Fundamentally, the Employment Court’s answer set out within Air New Zealand Ltd v Kerr is ‘only if it is reasonable’.
A ‘non-solicitation’ clause and a ‘restraint of trade’ clause are distinct – the former usually prevents you from soliciting away colleagues, customers, or suppliers from your employer when you leave, while the latter purports to prevent you from working for a competitor or even a business in in the same industry (including setting up shop on your own). A claim for an injunction or damages may be brought against an employee potentially in breach, and the new employer may also be joined in proceedings for aiding and abetting a breach of an employment agreement.

The Court considered this in Kerr and affirmed all restraint of trade clauses no matter the terms are unlawful from the outset, until proven reasonable. In order to be reasonable there must be:

  1. a legitimate proprietary interest to protect;
  2. a reasonable temporal; and
  3. a reasonable geographic restriction.

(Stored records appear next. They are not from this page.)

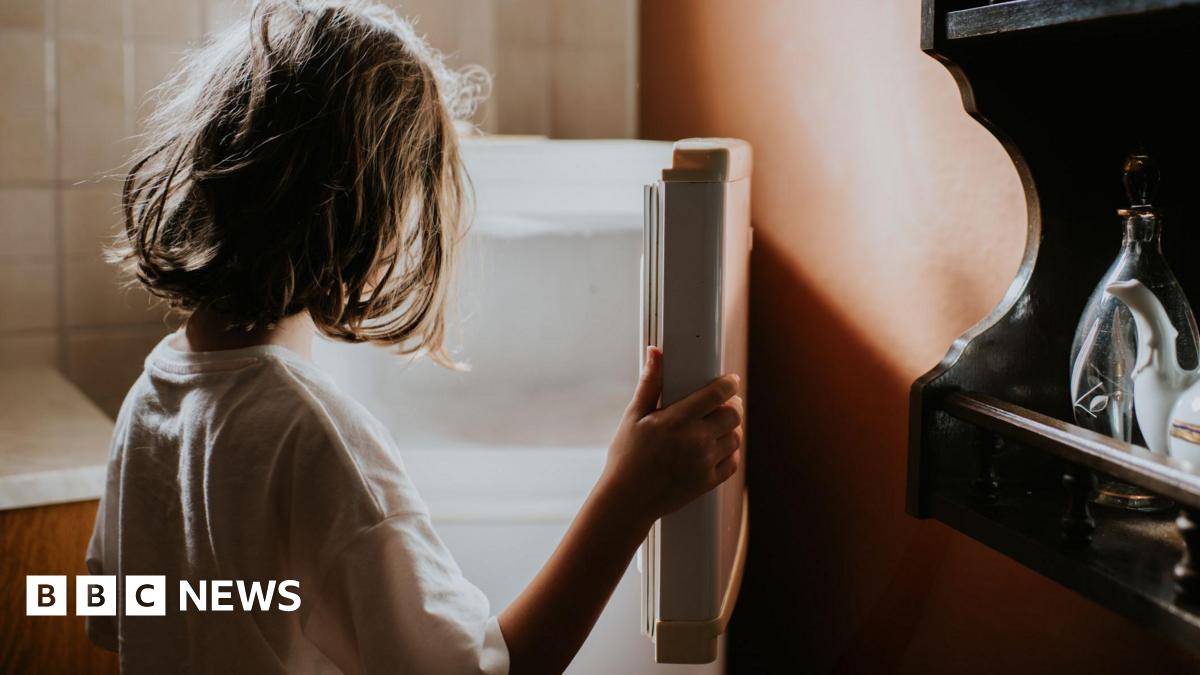 Child looks into empty fridge
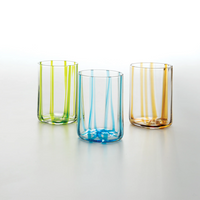 Tre bicchieri di vetro trasparente con strisce verticali colorate in verde, azzurro e arancione su sfondo bianco.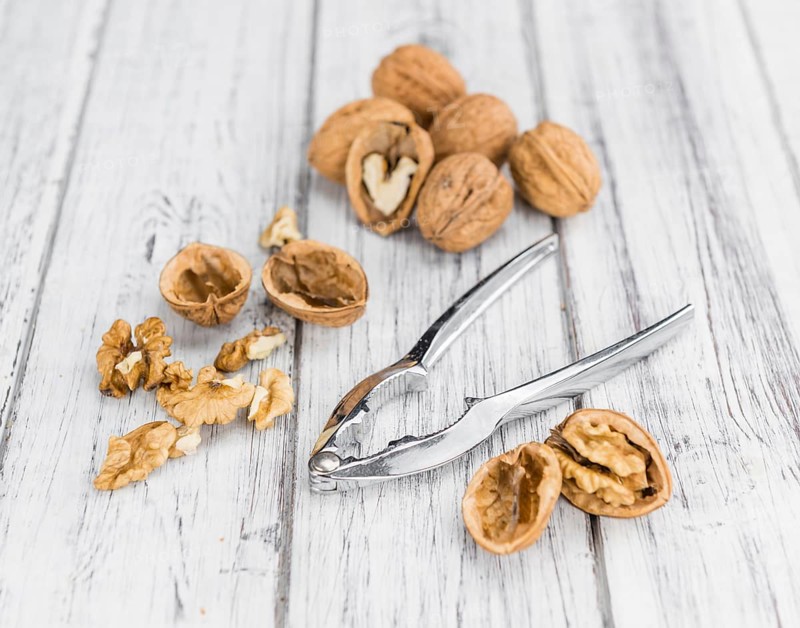 Walnuts on a vintage background as detailed close-up shot (selective focus)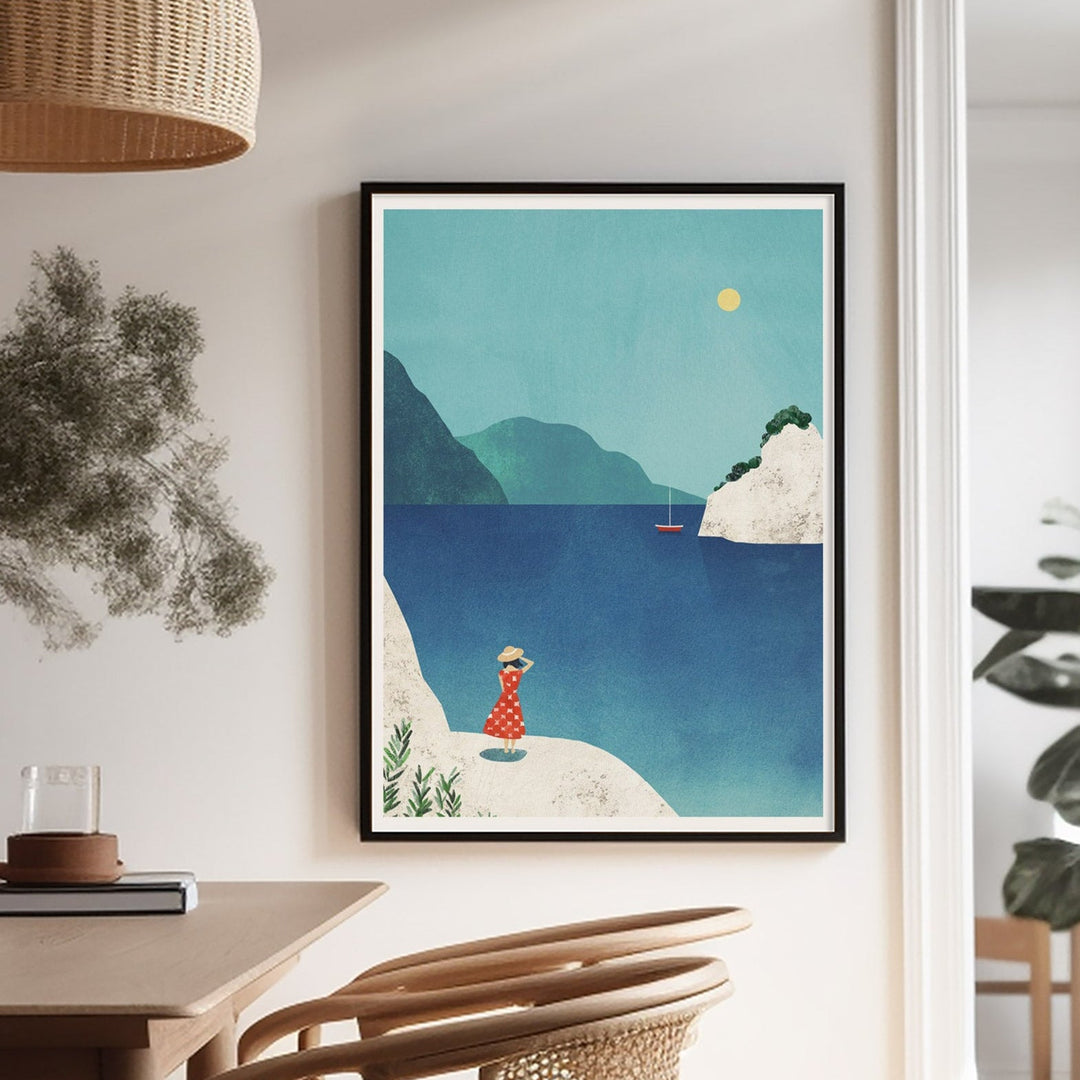 Dining room with wooden table and chairs, artwork on the wall, and natural light.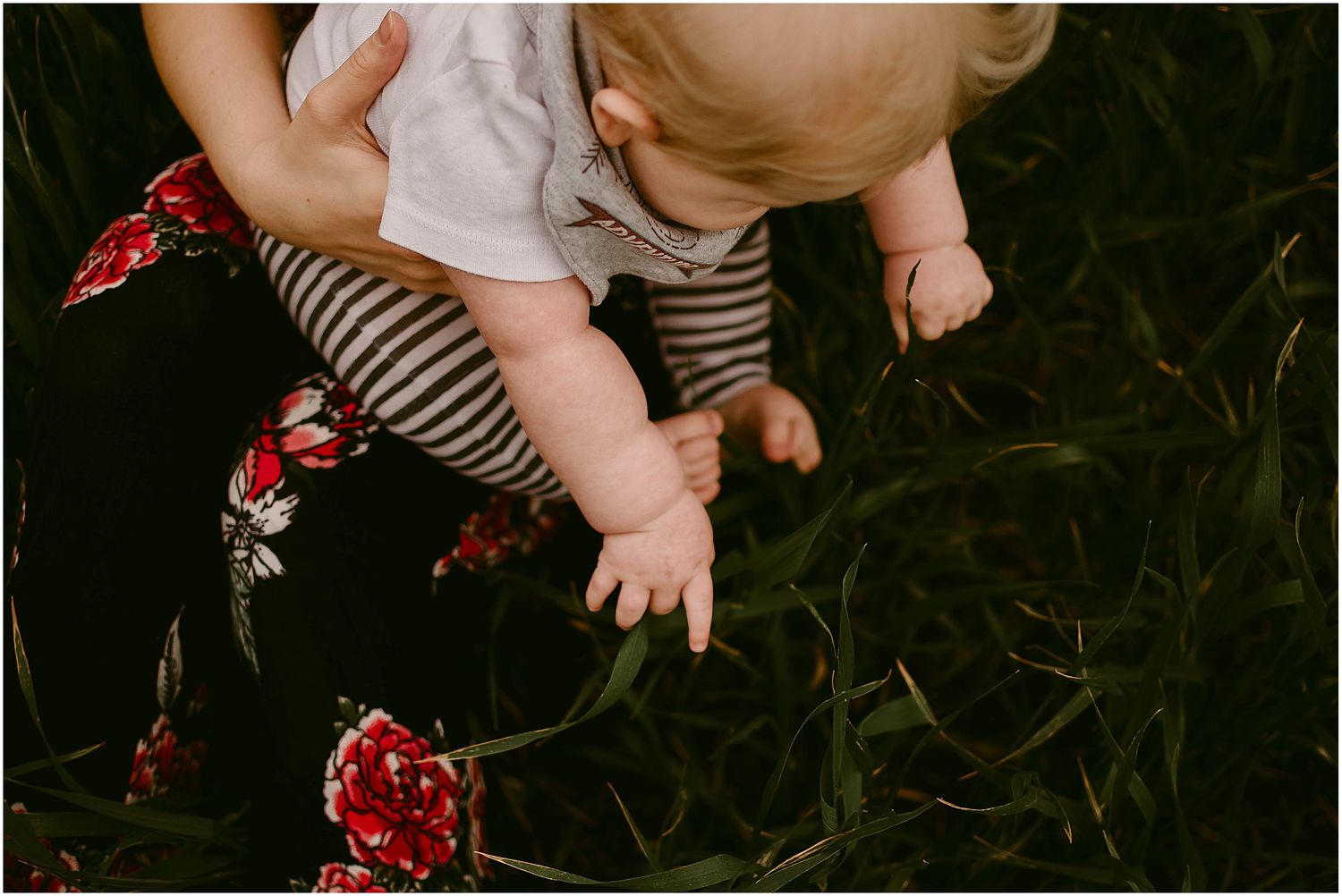 Baby's hands reach toward grass while wearing striped pants and sitting on a floral print.
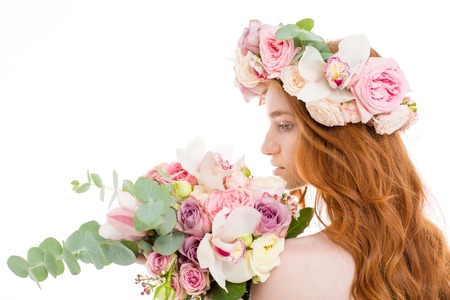 Back view portrait of a redhead woman standing with flowers isolated on a white backgroundの写真素材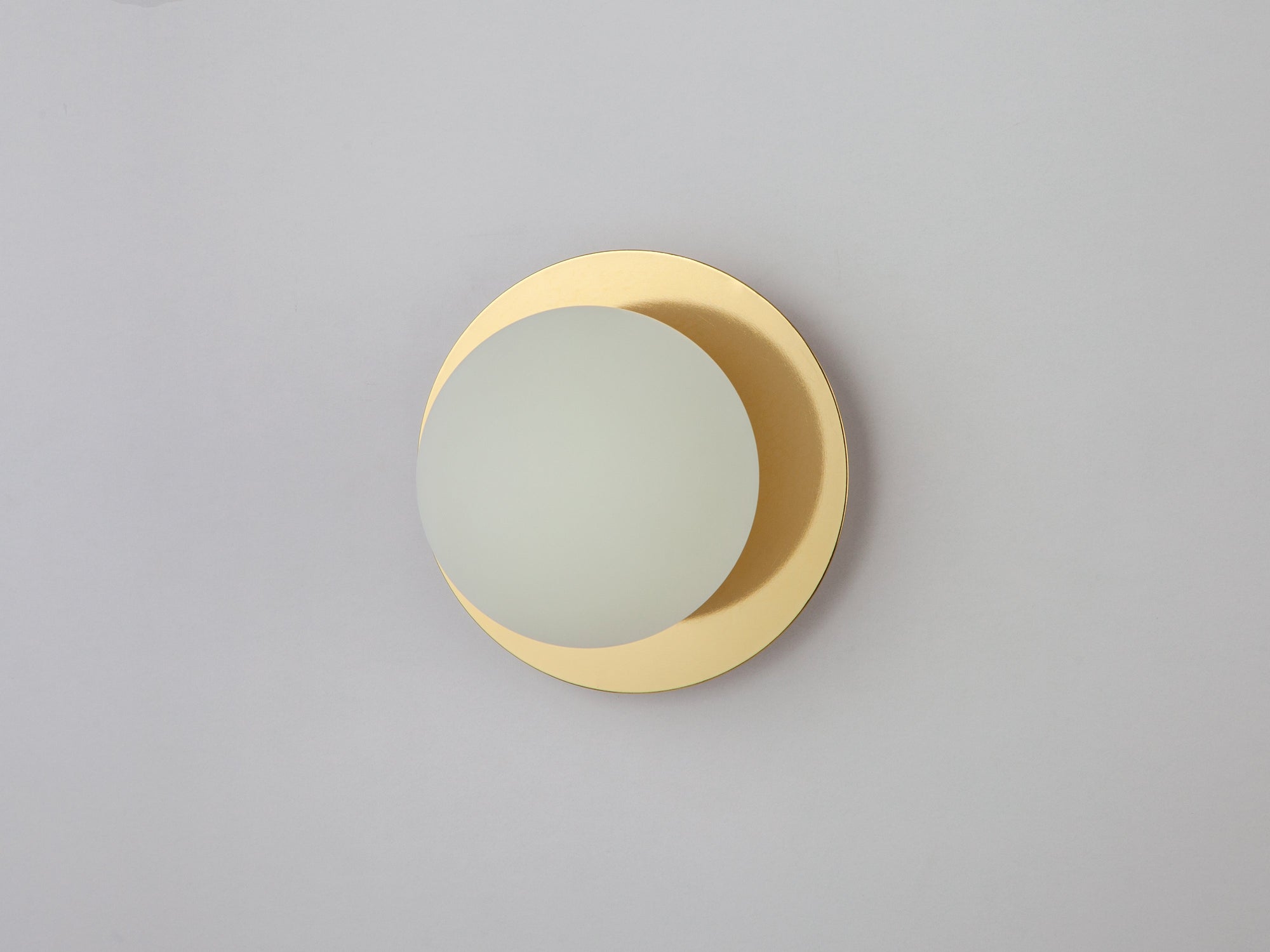 Brass opal disc wall light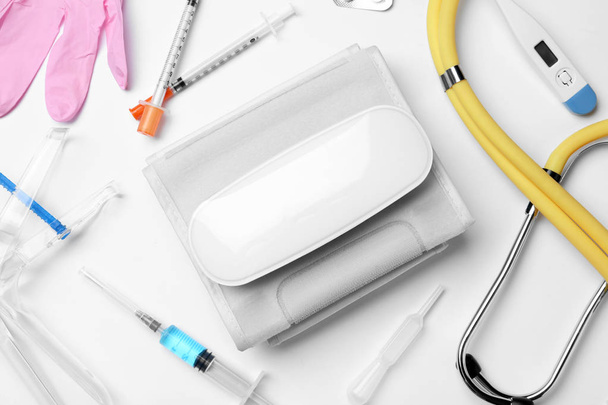 Flat lay composition with different medical objects on white background - Valokuva, kuva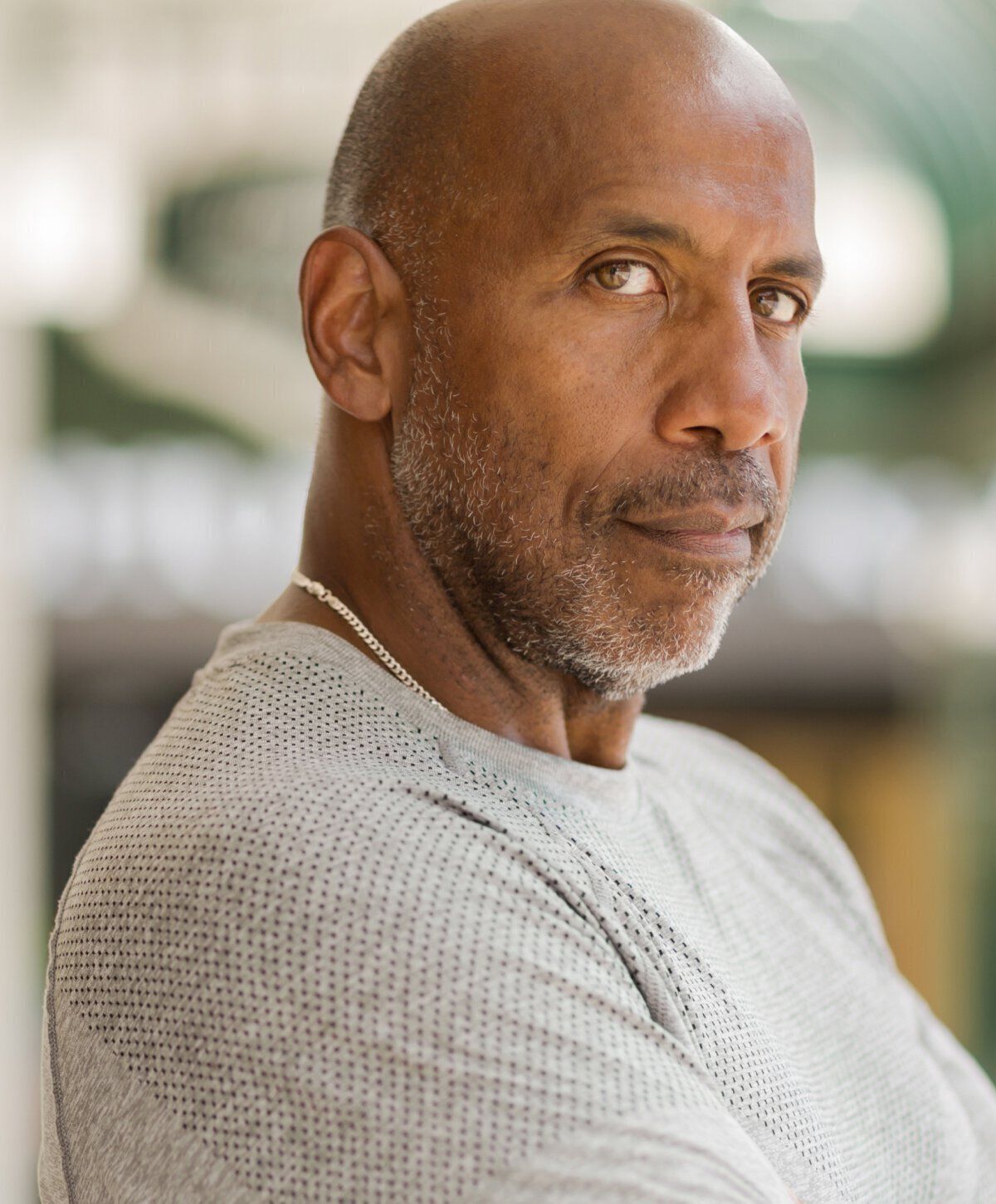 St. Louis Gynecomastia Surgery model with serious expression in gray shirt.
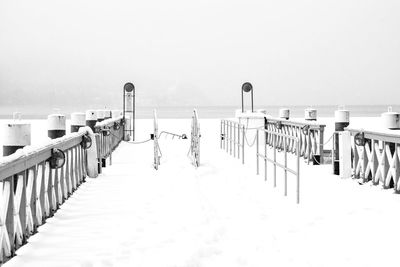 Wooden posts on snow covered pier against clear sky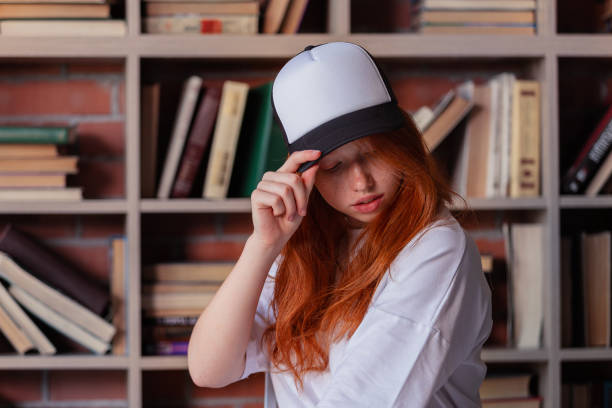 Portrait of a redhead woman in template blank t-shirt and cap with healthy freckled skin. Young caucasian model posing on bookshelf background. Copy space and mock up. Place for adverising Portrait of a redhead woman in template blank t-shirt and cap with healthy freckled skin.Young caucasian model posing on bookshelf background. Copy space and mock up. Place for adverising woman wearing baseball cap stock pictures, royalty-free photos & images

The Court determined there was a legitimate proprietary interest to protect – confidential information, and affirmed a 6 month temporal restraint was reasonable (however, they set out that the correct approach was to take into account any period of garden leave taken). The Court did not need to decide whether the geographic restraint, Australia and New Zealand, was reasonable, however indicated if it had considered this issue it likely would have reduced the scope to New Zealand only.
Ultimately, the restraint was proved reasonable and was upheld, however the restraint period had already lapsed during Mr Kerr’s period of garden leave.

The case demonstrates the legal complexities associated with anti-competitive clauses, and the limits of an employer’s ability to restrict future employment irrespective of whatever the parties purport to agree.